As the Textile, Footwear and Clothing National Secretary of the CFMEU Manufacturing Division, Jenny Kruschel knows a dud deal when she sees it.
When carpet maker, Tuftmasters, started playing games during their recent bargaining dialogue with workers in the union, Kruschel was having none of it.
“Back into 2019, the union wanted to bargain with Tuftmasters to replace an enterprise agreement. The company told us, then and there, that they didn’t want to bargain. They wanted to terminate the agreement, go back to the Award,” Kruschel said.
Enterprise bargaining agreements (EBAs) are one of the best ways for workers to achieve pay increases and better working conditions.
The strongest agreements are those that are created through union members coming together and using their collective power to bargain with their employer.
“They did start bargaining, but in November last year, the company put in an application to the Fair Work Commission (FWC) to terminate the agreements,” Kruschel told On the Job.
The bad faith negotiation tactic from Tuftmasters was an attempt to erode wages and conditions that union members had bargained for over decades, such as a redundancy agreement that provided three weeks pay per year of service.
Also under threat of removal were casual conversion clauses that saw long term causal workers converted to permanent employees after a certain period of time as well as other important and hard-won gains for workers.
It was a cynical move and a typical example of how our current bargaining system has failed to keep up with modern day workplaces and workers’ needs.
Last Friday, the FWC threw out Tuftmasters application to terminate the agreement mid-negotiation, saying that to do so would reduce job security and damage the bargaining process.
After a lengthy and sustained campaign by workers in the CFMEU at Tuftmasters, the FWC decision was very much welcomed.
Jenny Kruschel said the decision was a big win for the workers, and it showed that standing up to bad faith bargaining works.
“It’s a really important decision because it leaves workers with the terms and conditions that they currently have,” she said.
‘It’s been a long process, stretching over two years. When we started bargaining, the company told us they wanted terminate the agreement and take us back to the Award.”
“If they’d been allowed to do that, we would have lost a lot, including the right to arbitration if there was a dispute in the workplace. We would have lost a whole lot of union rights for workers to have additional representational rights in consultation.”
“The agreement had an unpaid leave provision, because a lot of the workers come from overseas and their families are still overseas. It had a really good redundancy package. And had some additional benefits and allowances as well,” Kruschel said.
Tuftmasters were crying poor, claiming they could no longer meet the existing provisions of the agreement, and that the company might shut its door within months if it wasn’t allowed to bust workers back down to award conditions.
In its ruling, the FWC found this stance dubious to say the least.
Deputy President Val Gostencnik stated the claims were “highly questionable” and dismissed the company’s claims about facing a cash flow crisis.
The CFMEU sought details of production orders to ascertain the company’s financial state.

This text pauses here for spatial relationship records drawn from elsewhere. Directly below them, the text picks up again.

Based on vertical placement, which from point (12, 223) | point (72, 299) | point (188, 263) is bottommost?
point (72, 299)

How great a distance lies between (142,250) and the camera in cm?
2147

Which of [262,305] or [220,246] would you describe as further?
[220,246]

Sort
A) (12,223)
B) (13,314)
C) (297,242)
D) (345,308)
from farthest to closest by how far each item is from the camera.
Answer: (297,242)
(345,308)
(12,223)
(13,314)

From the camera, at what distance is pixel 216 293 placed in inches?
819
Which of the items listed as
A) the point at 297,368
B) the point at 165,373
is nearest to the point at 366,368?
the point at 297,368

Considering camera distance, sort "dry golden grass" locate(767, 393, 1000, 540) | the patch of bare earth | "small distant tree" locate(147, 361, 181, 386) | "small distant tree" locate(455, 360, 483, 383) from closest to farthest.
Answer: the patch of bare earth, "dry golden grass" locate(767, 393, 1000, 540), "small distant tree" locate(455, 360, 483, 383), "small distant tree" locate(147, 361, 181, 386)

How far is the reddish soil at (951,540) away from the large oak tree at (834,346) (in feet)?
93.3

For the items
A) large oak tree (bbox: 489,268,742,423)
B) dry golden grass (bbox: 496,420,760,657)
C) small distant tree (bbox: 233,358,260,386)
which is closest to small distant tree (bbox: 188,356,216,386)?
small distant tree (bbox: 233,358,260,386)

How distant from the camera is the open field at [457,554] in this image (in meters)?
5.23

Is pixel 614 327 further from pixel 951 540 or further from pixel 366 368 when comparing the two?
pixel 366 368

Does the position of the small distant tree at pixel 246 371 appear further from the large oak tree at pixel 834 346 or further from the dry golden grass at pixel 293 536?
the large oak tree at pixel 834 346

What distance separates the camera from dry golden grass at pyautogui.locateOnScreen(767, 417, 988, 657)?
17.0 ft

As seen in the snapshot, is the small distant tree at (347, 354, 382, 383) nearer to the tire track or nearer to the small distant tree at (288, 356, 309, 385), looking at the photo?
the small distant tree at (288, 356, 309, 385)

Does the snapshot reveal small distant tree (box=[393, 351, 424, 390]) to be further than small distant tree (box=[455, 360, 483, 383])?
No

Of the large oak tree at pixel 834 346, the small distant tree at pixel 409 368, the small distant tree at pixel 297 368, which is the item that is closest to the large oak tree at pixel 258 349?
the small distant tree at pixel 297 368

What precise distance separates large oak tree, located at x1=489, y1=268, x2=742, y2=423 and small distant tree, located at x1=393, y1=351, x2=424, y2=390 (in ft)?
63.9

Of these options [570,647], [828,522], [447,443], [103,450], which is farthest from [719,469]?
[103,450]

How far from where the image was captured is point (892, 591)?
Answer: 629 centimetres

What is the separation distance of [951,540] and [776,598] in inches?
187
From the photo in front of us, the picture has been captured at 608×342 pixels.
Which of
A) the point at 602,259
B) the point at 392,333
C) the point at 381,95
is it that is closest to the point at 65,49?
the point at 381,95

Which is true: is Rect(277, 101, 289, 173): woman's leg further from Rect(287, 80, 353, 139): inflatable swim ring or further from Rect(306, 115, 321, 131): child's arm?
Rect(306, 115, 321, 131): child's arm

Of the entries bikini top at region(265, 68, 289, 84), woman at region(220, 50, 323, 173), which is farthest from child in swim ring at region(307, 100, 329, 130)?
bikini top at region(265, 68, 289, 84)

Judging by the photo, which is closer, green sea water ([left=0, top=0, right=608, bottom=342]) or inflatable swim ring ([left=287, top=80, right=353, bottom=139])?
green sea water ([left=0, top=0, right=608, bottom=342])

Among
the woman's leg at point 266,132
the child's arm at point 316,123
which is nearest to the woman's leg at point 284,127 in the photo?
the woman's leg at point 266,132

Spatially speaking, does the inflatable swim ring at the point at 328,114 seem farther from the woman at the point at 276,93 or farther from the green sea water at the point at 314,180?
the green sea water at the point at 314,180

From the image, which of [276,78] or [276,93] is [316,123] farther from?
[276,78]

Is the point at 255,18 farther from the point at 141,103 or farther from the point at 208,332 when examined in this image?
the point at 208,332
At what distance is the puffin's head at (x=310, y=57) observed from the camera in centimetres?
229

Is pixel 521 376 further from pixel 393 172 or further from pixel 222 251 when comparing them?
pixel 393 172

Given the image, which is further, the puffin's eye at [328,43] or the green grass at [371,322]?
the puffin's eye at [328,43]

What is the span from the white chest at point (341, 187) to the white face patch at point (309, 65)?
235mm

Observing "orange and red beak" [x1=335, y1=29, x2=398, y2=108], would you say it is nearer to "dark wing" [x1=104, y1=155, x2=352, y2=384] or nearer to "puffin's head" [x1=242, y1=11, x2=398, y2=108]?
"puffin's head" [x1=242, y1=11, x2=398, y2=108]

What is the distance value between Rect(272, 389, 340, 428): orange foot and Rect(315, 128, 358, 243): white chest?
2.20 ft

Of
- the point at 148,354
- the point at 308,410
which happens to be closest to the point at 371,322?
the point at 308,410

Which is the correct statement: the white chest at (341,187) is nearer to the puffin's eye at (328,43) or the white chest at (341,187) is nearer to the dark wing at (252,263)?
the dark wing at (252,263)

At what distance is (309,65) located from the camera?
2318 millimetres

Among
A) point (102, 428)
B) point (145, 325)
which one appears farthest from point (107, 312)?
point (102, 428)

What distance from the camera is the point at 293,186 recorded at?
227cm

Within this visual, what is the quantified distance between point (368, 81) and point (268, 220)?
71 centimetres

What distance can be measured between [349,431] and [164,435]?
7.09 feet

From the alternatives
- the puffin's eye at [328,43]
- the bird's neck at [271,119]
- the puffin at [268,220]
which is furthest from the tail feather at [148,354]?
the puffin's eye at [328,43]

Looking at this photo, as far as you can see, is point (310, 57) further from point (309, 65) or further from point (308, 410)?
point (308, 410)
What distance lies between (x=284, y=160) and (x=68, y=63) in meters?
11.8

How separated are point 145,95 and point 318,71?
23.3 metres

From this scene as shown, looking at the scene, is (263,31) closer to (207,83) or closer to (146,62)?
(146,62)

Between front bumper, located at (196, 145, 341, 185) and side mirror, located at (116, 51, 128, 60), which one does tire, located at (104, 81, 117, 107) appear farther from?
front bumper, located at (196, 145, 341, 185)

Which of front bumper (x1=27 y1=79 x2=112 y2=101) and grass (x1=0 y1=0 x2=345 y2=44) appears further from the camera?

They showed Tuftmaster recorded an operating loss in 2019 and 2020, but it recorded an operating profit in 2017, 2018 and 2021, and was forecasting a $1 million profit off a margin of 22 per cent this year.
If Tuftmasters wanted to cry poor, now certainly wasn’t the time to be doing it.
Gostencnik said Tuftmasters’s financial performance over the last two years was “vastly improved and was [and is] profitable compared to 2019 and 2020”.
Jenny Kruschel said the employees are delighted with the ruling.
“They are really happy because they obviously want to keep their current terms and conditions, but we’ve still got to negotiate an EBA.”
Kruschel now wants to see the law changed so that companies can no longer game the bargaining process to make it unworkable as a way of terminating agreements and reverting to weaker Award conditions.
“That sort of behaviour changes the dynamics and the power balance in bargaining. It allows an employer to go through a pretend bargaining process and then get to the end and say – we can’t reach an agreement, and the EBA needs to be cancelled,” she said.
“It gives the employer much greater power than the workers. It’s an easy out, a way of stripping away decades of terms and conditions.”
The biggest lesson in all this, according to Kruschel, is simple.
“Join your union, but not only join, be active in your union and stand up and make a difference.”